Fritts was part of the famed Muscle Shoals team at Rick Hall’s Fame Studios in Alabama. He worked with Spooner Oldham and Dan Penn, with whom he co-wrote “Rainbow Road,” recorded by Joe Simon in ’69, Steve Goodman in ’71, and Percy Sledge, Arthur Alexander, and Joan Baez in ’72. Starting in 1970, Fritts played keys for Kris Kristofferson, then toured and recorded with him for two decades.
To boot, Fritts put out three albums over the years: Prone to Lean (1974) Everybody’s Got a Song (1997), and One Foot in the Groove (2008).
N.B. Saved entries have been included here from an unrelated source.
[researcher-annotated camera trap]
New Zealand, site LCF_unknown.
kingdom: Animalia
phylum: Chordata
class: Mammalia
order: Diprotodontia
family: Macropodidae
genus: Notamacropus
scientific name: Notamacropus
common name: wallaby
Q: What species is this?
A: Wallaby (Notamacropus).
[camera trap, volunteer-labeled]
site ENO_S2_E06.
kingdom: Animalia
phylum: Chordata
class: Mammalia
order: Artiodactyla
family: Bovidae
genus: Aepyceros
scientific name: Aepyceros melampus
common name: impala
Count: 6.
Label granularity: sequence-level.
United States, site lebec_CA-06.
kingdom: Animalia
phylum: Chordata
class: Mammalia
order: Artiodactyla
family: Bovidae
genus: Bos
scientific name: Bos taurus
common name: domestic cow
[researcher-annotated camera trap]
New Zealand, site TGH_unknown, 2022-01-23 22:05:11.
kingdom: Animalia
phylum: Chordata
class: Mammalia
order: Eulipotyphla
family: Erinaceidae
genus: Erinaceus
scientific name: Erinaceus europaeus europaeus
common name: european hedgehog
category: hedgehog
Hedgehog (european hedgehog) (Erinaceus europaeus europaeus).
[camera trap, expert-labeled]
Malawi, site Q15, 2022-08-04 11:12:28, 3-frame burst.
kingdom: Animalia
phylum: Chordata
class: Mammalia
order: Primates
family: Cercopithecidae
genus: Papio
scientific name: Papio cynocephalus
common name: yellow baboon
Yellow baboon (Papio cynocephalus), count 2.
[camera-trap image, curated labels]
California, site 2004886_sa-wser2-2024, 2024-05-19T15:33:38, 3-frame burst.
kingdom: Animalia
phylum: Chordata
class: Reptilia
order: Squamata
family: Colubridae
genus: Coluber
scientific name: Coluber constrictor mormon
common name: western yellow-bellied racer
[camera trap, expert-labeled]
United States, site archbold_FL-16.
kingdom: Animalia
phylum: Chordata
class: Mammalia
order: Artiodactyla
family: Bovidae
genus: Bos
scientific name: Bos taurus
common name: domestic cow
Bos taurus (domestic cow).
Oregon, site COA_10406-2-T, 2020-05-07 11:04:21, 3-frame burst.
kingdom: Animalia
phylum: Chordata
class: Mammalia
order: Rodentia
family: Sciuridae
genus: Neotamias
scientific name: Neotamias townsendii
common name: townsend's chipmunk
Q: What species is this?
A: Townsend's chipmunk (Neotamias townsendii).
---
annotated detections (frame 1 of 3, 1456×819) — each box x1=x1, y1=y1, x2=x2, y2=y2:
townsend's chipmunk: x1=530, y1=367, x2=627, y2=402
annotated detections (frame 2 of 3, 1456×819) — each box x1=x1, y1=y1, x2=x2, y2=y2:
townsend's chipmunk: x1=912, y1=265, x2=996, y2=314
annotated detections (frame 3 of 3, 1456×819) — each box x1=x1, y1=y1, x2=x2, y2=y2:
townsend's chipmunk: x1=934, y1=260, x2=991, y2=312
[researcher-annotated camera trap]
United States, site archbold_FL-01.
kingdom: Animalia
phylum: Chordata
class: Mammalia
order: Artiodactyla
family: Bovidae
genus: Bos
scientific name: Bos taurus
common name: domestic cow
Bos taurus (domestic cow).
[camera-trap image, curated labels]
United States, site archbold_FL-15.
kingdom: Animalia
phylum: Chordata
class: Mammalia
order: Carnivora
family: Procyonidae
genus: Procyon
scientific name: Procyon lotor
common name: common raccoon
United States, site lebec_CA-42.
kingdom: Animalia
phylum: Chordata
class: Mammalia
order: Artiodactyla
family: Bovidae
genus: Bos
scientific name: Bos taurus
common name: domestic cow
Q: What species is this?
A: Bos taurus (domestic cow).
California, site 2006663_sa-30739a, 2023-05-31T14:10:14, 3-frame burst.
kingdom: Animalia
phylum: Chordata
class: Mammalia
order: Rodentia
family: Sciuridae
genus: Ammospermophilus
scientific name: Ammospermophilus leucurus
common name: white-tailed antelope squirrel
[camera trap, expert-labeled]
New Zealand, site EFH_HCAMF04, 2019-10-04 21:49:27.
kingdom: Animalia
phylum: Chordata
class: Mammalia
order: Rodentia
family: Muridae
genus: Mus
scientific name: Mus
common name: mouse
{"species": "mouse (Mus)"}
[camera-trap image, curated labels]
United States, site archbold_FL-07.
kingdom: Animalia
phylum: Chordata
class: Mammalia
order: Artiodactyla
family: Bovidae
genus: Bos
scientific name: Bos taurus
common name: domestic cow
For his latest, Oh My Goodness, the 72-year-old Fritts’ voice is weathered by age and road burn, but his soul still shines through. Produced by the Civil Wars’ John Paul White, the album features Fritts’ songs as well as co-collaborators Penn, Oldham, Alexander, and John Prine, plus a cover of Paul Thorn’s “Temporarily Forever Mine.”
“Memphis Women and Chicken” is a funky ode to down home eats, praising comfort food, and the females who whomp ’em up — especially one memorable pie-making woman with dark blueberry eyes who has light powdered sugar sprinkled all in her hair. “I don’t care if whiskey hits my lips,” Fritts moans, sounding like an unholy amalgamation of Dr. Hook and Randy Newman. “Long as I get a taste of them barbecue ribs.”
“Tuscaloosa ’62” is an autobiographical ode to his teenage years, when he was a drummer playing frat parties with Hollis Dixon and the Keynotes. It’s a jangly rocker that sounds like it’d be at home in a Paul Thorn set list, bolstered with a tasty slide interlude by Jason Isbell.
“Choo Choo Train” is a song Fritts wrote for the Boxtops in ’68. Fritts managed to encapsulate everything about the Muscle Shoals sound into one song, the percussive chugging funk, the country boy soul, rattly backwoods rock, topped by cracked, anguished vocals. The thing just keeps building momentum till you can’t stand it. It goes from a ragged acoustic strummer to a slide guitar-driven, burbling soul-organ-augmented throbbing rocker with a relentless bass line that recalls Otis’ ’68 hit “I Can’t Turn You Loose.”
Fritts’ vocal on the title cut is an amalgam of Leon Russell and Dr. John, an unlikely blend that gives the poignant lyrics a twist that makes it even harder to get out of your head and off your lips.
“Oldest Baby in the World” is vintage Prine. Fritts perfectly captures Prine’s vocal inflections, and the lyrics are a smooth blend of Prine’s biting sarcasm and Fritts’ more sanguine take on the complexities of an aging woman. It’s a tough look at woman past her prime. “She’s got the mind of a child, and a body peaking over the hill,” Fritts sings in his well-broken-in leathery croak, adding that “her youth is a costume and the beauty within lies unfurled.”
But in the end, despite the guest stars (Isbell, Prine, Alabama Shakes, Amanda Shires, White, and Swamper David Hood on bass for a few tracks) and the co-writers, Goodness is still Fritts’ baby. It’s just a man and his piano sharing what’s been on his mind for seven decades.